Exercise passage
© Charles D. Hayes
Pretend
for a moment a medical checkup reveals that you may be on the verge of a heart
attack if you don't receive medical attention. The matter is urgent. You have
one of two options: bypass surgery or a new regime of drug therapy. Both
approaches have a proven track record, and you find the choice to be a tough
one. But it turns out your opinion doesn’t even count. You see, in this
scenario, the country you live in has only two doctors, and the two can't agree
on which approach to take. One doctor’s vote can block the other’s. Your only
option is to wait and wait and wait. You could die before a decision is
reached.
This
is precisely the predicament many people find themselves in today. Millions of our
citizens are being negatively affected by orchestrated gridlock: legislative
stalemate, funds for education cut, construction projects on hold, political
appointments blocked, unemployment payments denied, crumbling infrastructure
with no money allocated for maintenance, and scores of unfunded or underfunded government programs that are vital to our
middle class and to people who are barely hanging on economically. These
situations range from inconvenient to life-threatening.
I
have friends who take a great deal of satisfaction in the idea of legislative gridlock
as a viable political strategy. There was a time in America when I believed their
views were justified because it was intended as a temporary tactic, not a
permanent solution. Divided government works if politicians want it to work and
if they act accordingly. Democracy depends upon compromise and, in point of
fact, cannot exist without it.
But
when ideology becomes immersed in identity and fuses with the notion that we
are right simply because of who we are, the process is no longer democratic.
When the parties declare that if you oppose us you are evil, and that the sole
objective henceforth is to stop the opposition, regardless of what is proposed,
there is nothing to do except wait for cardiac arrest.
Our
history makes it plainly clear that neither political party has a lock on the
truth of how best to govern. Both liberal and conservative approaches are
necessary at times. Some plans work and some don't. But to take the position
that everything one side proposes has to be stopped—even if the government is
shut down and needless suffering among the citizens will be the result—is a
form of political mockery that undermines the democratic process.
Democracy
works only if the desire for solutions to our problems can trump ideology.

Items taken from a dataset:
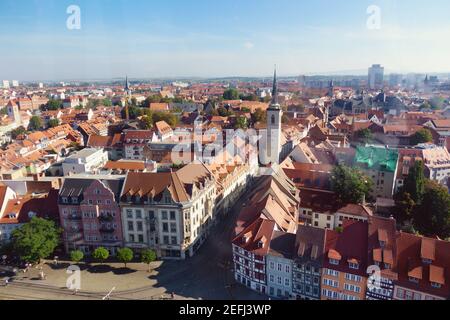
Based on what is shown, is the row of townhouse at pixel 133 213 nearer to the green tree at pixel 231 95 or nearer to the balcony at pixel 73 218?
the balcony at pixel 73 218

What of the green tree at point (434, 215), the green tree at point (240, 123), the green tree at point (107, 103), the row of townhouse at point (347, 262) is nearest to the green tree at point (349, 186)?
the green tree at point (434, 215)

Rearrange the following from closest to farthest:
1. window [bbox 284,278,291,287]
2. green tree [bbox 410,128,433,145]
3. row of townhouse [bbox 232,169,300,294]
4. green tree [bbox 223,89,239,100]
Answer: window [bbox 284,278,291,287]
row of townhouse [bbox 232,169,300,294]
green tree [bbox 410,128,433,145]
green tree [bbox 223,89,239,100]

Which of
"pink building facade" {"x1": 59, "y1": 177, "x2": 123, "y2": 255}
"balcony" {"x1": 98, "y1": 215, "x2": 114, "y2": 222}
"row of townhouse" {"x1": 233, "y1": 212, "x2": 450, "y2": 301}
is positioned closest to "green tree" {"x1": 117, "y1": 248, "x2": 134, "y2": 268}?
"pink building facade" {"x1": 59, "y1": 177, "x2": 123, "y2": 255}

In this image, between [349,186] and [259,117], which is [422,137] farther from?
[259,117]

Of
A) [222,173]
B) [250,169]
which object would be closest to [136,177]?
[222,173]

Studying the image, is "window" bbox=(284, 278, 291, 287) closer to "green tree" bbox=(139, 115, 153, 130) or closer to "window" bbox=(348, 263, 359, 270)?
"window" bbox=(348, 263, 359, 270)

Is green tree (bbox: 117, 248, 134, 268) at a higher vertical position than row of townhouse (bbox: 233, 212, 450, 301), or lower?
lower
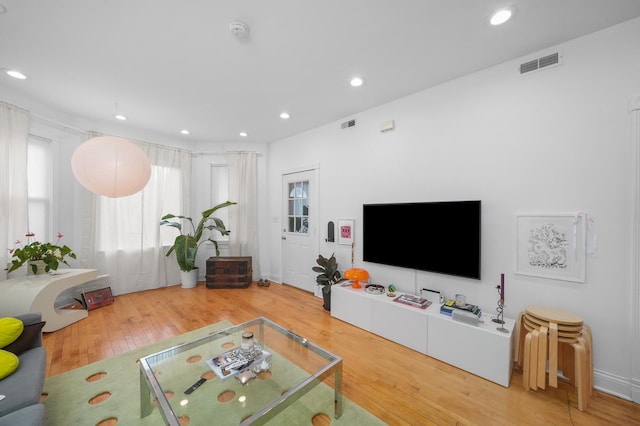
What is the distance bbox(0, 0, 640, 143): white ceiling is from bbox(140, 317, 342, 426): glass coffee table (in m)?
2.42

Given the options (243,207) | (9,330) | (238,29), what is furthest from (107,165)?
(243,207)

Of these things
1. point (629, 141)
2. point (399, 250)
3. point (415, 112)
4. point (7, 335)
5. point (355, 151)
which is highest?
point (415, 112)

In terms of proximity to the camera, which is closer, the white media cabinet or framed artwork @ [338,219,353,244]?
the white media cabinet

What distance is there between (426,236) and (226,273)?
346 centimetres

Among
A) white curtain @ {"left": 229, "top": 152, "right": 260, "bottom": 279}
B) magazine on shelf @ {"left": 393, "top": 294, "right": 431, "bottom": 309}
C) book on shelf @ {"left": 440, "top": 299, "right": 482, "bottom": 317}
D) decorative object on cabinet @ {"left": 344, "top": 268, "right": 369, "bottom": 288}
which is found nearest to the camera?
book on shelf @ {"left": 440, "top": 299, "right": 482, "bottom": 317}

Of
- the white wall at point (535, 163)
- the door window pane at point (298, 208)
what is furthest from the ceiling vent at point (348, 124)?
the door window pane at point (298, 208)

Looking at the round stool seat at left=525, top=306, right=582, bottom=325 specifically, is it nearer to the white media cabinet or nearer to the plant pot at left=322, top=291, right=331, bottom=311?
the white media cabinet

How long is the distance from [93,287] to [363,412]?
416cm

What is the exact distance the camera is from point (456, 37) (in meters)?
2.01

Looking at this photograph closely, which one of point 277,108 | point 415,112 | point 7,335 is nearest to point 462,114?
point 415,112

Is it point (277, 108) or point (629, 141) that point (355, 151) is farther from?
point (629, 141)

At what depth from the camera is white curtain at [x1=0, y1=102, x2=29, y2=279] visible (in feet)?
9.13

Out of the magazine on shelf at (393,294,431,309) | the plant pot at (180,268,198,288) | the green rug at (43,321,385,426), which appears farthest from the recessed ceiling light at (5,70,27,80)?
the magazine on shelf at (393,294,431,309)

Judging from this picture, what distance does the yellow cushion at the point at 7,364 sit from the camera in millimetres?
Answer: 1387
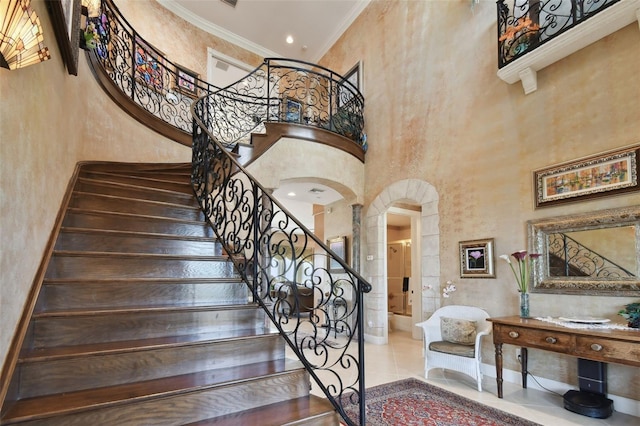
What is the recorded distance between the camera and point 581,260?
3486mm

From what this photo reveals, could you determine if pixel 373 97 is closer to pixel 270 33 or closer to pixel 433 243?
pixel 433 243

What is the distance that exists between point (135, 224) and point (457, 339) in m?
3.67

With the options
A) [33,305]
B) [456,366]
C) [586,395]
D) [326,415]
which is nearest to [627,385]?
[586,395]

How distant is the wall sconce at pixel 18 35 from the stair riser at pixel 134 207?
1972 mm

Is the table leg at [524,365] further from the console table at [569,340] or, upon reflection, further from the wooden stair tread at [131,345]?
the wooden stair tread at [131,345]

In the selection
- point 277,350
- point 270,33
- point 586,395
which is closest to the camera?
point 277,350

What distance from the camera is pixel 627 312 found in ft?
9.85

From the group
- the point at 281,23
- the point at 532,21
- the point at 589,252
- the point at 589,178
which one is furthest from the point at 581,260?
the point at 281,23

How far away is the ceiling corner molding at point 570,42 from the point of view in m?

Tasks to carry out
[A] Please reproduce everything in the gridlock essay from "When the parties" down to "for cardiac arrest.".
[B] Write the next part of the gridlock essay, picking up after its final sentence.
These items stand apart from the gridlock essay.

Results of the exercise
[A]
When the parties declare that if you oppose us you are evil, and that the sole
objective henceforth is to stop the opposition, regardless of what is proposed,
there is nothing to do except wait for cardiac arrest.

[B]
Ideology is something all of us have that can be measured in degrees. But when
the rigidity of one’s politics becomes a closed system, any hope of achieving consensus
is lost. Our three branches of government are supposed to provide checks and
balances, and yet today ideology is so stringent that Congress makes every
effort to prevent many appointments to the judiciary from even taking place.
Democracy
is a dangerous political system because there is always the risk that it will allow
things to happen that will abolish it. Balancing power is a precarious pursuit simply
because of what power is. When citizens don't pay attention to political
reality, a vacuum exists and power rushes in to fill it, as essayist Isaiah
Berlin so often explained.
Our
elected lawmakers add thousands of tweaks to the legislation they produce to
rig the system on behalf of special interests, who then give their clientele
exceptional treatment. When criticized for such tactics, the corporate
interests call it "freedom," and if pressed further, "moral
truth." There’s a simple reason that Obamacare is under unrelenting siege
by legislators, who are themselves under pressure from lobbyists: Obamacare hamstrings
the ability of the health insurance industry to profit at the expense of
medical treatment.
That
things are not as they first appear is one of life's most important lessons. At
the same time, it is also one of the hardest lessons to act on—especially when
it comes to politics—because we are too often blinded by emotion. People
imprisoned by ideology are easy to recognize when they show up on television
news as suicide bombers, but they are much harder to spot when they parrot
views we agree with.
Most
of the problems we face are much more nuanced and complicated than they are
made to seem by both liberals and conservatives. Media pundits and politicians
offer simplistic explanations to complex problems too often. If we were to
delve into these matters in deeper detail, we could discover things that shed
new light on the issues and perhaps reveal new solutions. Yet most of our
citizens get caught up solely in the emotion and look no further than how wrong
the other side is, based upon superficial hearsay.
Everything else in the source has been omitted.